= Exercise objective =
Continue the news release about the Silver Vista drill results from its last sentence.

= Extracted text =
* * * *

Posted by AGORACOM at 8:33 AM on Wednesday, May 23rd, 2018

  • Completed Seven holes totaling 1,273 metres on the “MR” target
  • Significant silver-copper hosted in fine-grained, clastic sediments was intersected in all 7 holes
  • Hole SV-18-06 returned multiple horizons of mineralization over the entire length of the hole 153.4 metre length averaging 28.9 grams per tonne (g/t) silver equivalent

Glacier Lake Resources Inc. has released results from its maiden diamond drill program on its Silver Vista property located near Smithers, B.C.

Significant silver-copper mineralization hosted in fine-grained, clastic sediments was intersected in all seven holes. Hole SV-18-06 returned multiple horizons of mineralization over the entire length of the hole, with the 153.4 metre length averaging 28.9 grams per tonne (g/t) silver equivalent (Ag Eqv *1), comprised of 16.1 g/t Ag, 0.05 percent copper (% Cu), and 0.10 % zinc (Zn). Hole SV-18-06 was the northernmost hole and the mineralized zone is open and undrilled to the west, north and northwest.

* * * *

= Stored records =

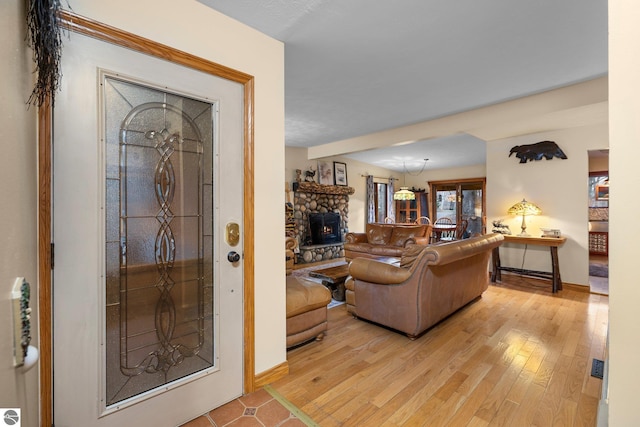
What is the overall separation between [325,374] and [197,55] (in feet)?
7.52

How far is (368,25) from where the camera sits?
210 cm

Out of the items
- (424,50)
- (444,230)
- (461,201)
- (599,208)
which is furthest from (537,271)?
(461,201)

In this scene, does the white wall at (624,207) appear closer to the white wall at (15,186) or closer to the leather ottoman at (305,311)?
Answer: the white wall at (15,186)

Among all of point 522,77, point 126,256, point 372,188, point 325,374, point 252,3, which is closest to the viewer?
point 126,256

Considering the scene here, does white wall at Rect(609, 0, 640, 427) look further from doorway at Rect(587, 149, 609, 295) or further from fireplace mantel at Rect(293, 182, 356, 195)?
doorway at Rect(587, 149, 609, 295)

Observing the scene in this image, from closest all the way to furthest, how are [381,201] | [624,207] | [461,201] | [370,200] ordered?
[624,207]
[370,200]
[461,201]
[381,201]

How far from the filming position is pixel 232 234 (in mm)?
1778

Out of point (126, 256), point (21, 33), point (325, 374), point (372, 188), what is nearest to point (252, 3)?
point (21, 33)

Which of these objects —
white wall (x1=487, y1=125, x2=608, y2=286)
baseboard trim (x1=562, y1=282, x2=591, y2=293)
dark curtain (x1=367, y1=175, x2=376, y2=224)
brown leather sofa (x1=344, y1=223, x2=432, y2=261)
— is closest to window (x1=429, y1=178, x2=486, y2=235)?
dark curtain (x1=367, y1=175, x2=376, y2=224)

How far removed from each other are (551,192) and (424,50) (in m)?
3.42

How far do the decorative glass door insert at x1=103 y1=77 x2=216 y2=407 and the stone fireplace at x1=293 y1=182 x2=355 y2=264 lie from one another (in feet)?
16.1

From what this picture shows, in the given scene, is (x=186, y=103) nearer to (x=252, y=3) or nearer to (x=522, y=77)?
(x=252, y=3)

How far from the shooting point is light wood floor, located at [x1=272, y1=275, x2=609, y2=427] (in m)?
1.68

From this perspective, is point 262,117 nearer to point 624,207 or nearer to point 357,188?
point 624,207
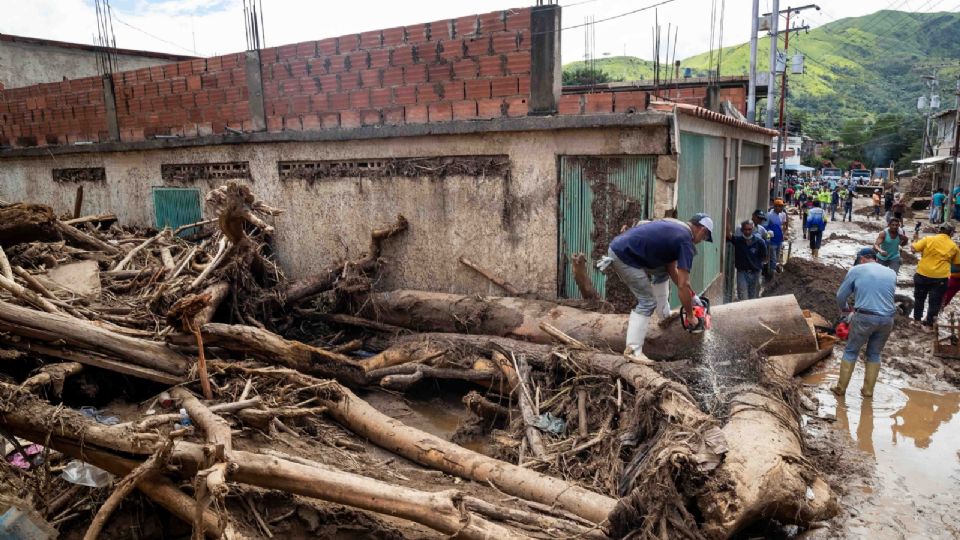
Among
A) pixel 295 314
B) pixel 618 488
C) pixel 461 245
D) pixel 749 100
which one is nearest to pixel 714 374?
pixel 618 488

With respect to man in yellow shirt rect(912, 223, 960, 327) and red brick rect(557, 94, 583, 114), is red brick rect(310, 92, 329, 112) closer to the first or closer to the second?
red brick rect(557, 94, 583, 114)

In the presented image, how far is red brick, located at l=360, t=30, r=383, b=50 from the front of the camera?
27.5 feet

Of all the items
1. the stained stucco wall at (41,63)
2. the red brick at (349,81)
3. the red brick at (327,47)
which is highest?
the stained stucco wall at (41,63)

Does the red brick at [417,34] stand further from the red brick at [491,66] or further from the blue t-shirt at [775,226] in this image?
the blue t-shirt at [775,226]

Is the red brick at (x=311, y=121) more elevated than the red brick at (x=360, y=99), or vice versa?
the red brick at (x=360, y=99)

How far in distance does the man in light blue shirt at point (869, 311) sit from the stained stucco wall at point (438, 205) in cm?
262

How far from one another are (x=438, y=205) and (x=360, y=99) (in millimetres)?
2018

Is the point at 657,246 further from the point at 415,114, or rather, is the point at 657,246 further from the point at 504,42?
the point at 415,114

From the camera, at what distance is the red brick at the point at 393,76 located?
8.28 metres

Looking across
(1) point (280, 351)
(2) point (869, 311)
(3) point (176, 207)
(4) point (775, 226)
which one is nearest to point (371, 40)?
(1) point (280, 351)

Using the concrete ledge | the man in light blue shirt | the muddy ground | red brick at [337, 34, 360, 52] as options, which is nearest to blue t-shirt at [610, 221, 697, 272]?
the concrete ledge

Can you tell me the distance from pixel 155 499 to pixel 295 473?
90 cm

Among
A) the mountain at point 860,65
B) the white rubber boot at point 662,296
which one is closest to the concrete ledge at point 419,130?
the white rubber boot at point 662,296

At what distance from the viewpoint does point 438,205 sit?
26.6 feet
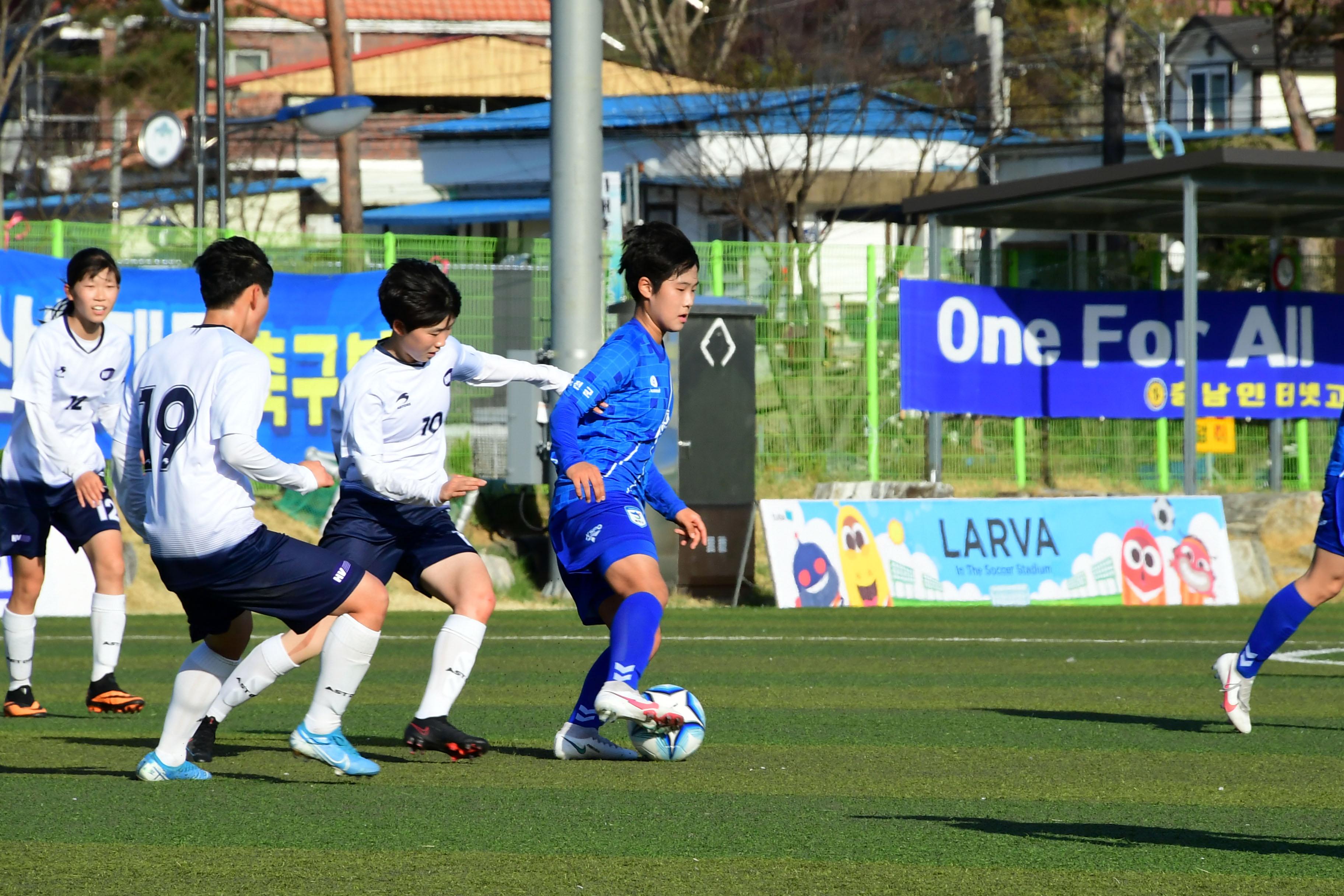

* * * *

= Response for this exercise =
“Results from our maiden drill program on the Silver Vista ‘MR’ target support a large mineralizing system, with excellent potential to expand the silver-copper zones to the northwest and west,” says Saf Dhillon, President and Chief Executive Officer. Surface work will resume in June to refine the multiple soil geochemistry targets prior to a Phase 2 drill program. The company is fully permitted for 10,000 metres of drilling at upward of 40 sites.

The drill results were interpreted and assessed based on copper equivalent grades (Cu Eqv) of +/= 0.50 % Cu Eqv., and +/= 0.20% Cu Eqv.

The following are the intercepts base on +/= 0.50 % Cu Eqv.:

*1 {A –} Copper and silver equivalents are calculated based on the values of copper, silver and zinc, and metal prices of $16.50/ounce for silver, $3.05/lb for copper and $1.35/lb for zinc.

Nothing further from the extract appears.